A thought from the hand never comes.

                                                         OR,

Or, the mind writes, and the hand writes, and fingers move in constant succession, causing language to die. Language dies—then what? Words become shells, hollowed out funnels containing meanings devised by you. You are the reader, the activator of the page who converts form’s contents into a life-breathing vessel by reading and receiving, receiving and forgetting, forgetting yet evermore moving your eyes across the half-dead, half-alive page.

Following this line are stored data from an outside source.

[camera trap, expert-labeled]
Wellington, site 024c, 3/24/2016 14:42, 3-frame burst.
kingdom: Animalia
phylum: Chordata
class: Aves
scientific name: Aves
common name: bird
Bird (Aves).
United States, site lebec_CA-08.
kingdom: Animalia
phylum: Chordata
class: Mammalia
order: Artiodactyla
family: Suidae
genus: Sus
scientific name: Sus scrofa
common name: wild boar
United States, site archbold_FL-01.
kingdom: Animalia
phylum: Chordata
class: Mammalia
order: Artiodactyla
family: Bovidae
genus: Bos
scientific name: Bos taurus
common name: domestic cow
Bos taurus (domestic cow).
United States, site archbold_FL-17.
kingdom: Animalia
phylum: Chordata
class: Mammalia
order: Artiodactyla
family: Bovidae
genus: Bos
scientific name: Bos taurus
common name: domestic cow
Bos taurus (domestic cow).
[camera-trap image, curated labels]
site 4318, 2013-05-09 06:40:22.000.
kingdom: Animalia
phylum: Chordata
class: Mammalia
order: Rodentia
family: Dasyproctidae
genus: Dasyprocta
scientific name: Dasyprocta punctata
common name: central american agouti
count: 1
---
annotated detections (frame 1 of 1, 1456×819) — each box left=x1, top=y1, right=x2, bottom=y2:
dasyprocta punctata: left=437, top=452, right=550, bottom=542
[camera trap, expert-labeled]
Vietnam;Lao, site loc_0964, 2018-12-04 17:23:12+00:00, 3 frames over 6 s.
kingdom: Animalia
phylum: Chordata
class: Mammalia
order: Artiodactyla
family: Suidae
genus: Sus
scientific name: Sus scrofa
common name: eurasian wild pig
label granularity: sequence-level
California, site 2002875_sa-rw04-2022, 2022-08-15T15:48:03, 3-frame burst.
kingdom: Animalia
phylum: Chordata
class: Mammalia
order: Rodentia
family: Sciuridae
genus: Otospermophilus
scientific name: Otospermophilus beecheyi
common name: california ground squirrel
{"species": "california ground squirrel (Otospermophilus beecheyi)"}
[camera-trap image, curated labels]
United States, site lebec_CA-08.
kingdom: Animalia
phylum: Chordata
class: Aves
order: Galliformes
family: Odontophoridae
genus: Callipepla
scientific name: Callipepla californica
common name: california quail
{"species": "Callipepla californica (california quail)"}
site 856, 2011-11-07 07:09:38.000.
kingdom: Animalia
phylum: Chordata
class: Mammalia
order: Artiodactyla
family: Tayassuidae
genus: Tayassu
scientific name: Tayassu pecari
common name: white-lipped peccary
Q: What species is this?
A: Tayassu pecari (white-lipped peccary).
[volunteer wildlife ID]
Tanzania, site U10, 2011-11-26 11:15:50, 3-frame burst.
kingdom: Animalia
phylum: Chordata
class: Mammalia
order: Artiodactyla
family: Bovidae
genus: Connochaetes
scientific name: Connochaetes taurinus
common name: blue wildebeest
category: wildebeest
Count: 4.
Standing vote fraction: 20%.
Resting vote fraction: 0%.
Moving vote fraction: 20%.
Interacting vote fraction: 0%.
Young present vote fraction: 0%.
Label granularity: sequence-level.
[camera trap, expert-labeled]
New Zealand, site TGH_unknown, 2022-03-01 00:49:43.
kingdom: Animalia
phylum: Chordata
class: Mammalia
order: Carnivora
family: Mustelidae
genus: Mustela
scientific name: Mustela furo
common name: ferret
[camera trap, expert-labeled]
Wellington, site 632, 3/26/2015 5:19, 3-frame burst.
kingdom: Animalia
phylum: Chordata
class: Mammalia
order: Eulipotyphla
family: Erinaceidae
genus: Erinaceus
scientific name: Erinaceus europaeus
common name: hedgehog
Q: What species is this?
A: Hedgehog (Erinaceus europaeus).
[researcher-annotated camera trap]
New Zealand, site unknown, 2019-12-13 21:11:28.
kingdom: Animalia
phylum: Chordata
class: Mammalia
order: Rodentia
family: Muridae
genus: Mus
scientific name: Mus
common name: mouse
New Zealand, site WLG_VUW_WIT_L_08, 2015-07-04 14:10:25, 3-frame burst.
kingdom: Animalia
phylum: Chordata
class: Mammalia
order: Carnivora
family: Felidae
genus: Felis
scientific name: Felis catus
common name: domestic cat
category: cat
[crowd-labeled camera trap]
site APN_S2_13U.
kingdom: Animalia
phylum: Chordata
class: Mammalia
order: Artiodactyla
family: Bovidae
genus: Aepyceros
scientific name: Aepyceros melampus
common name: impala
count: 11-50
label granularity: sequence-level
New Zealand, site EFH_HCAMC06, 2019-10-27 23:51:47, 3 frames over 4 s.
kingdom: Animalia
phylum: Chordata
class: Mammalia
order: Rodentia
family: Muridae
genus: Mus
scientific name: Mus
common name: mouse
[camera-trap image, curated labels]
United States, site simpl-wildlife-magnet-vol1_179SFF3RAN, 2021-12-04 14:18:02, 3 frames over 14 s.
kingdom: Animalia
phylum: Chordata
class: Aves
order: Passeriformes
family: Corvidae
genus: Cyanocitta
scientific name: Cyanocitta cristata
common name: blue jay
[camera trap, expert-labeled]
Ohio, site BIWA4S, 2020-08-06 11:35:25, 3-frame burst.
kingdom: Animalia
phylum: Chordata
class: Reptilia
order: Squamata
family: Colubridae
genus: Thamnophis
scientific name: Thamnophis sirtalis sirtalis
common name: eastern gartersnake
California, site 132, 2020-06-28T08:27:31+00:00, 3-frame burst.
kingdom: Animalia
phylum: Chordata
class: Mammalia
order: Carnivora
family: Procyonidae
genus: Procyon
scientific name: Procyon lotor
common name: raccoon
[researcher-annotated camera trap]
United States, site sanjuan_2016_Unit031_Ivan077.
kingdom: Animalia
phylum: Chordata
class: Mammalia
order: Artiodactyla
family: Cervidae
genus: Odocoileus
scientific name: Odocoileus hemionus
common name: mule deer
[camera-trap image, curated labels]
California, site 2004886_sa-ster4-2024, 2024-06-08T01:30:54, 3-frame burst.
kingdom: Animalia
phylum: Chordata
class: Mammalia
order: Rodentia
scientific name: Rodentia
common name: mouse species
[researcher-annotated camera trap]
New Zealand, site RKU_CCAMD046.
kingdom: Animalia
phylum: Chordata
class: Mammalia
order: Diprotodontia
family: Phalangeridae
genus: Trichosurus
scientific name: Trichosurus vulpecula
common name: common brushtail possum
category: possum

                                 WHAT LANGUAGE WANTS TO BECOME

What language wants to become is the middle, a distance far away from the discipline of fingers by the mind. Disciplining fingers, one writes the mind. Once language exists, some things die: a tree, its bough, the screeching owl, and a nameless man who retroactively takes on the shape of a body; or, he does not. A nameless man takes on the shape of a body, and a poem is peeled away from the veneer of a dream as a skin is peeled away from its fruit. First, the outer layer is detached from the flesh; then it is removed and discarded.

‘Mine,’ a nameless man speaks, and the mind’s blank gaze reactivates.

‘Mine,’ the mind remembers, although the mind cannot remember anything.

O, how dull language must feel when it is treated unremarkably! Based on or in accordance with convention, the usual way something is done, language is predictable, in fact, not new. And thus a reader and a writer must excavate together, look for something new. And this something new must henceforth be called a poem, the sediment of consciousness that results from scouring the mind, which is never straightforward, which cannot extemporaneously recall anything, which continues to dig and dig into the cells of dreams via the rehearsal of fingers, which control nothing.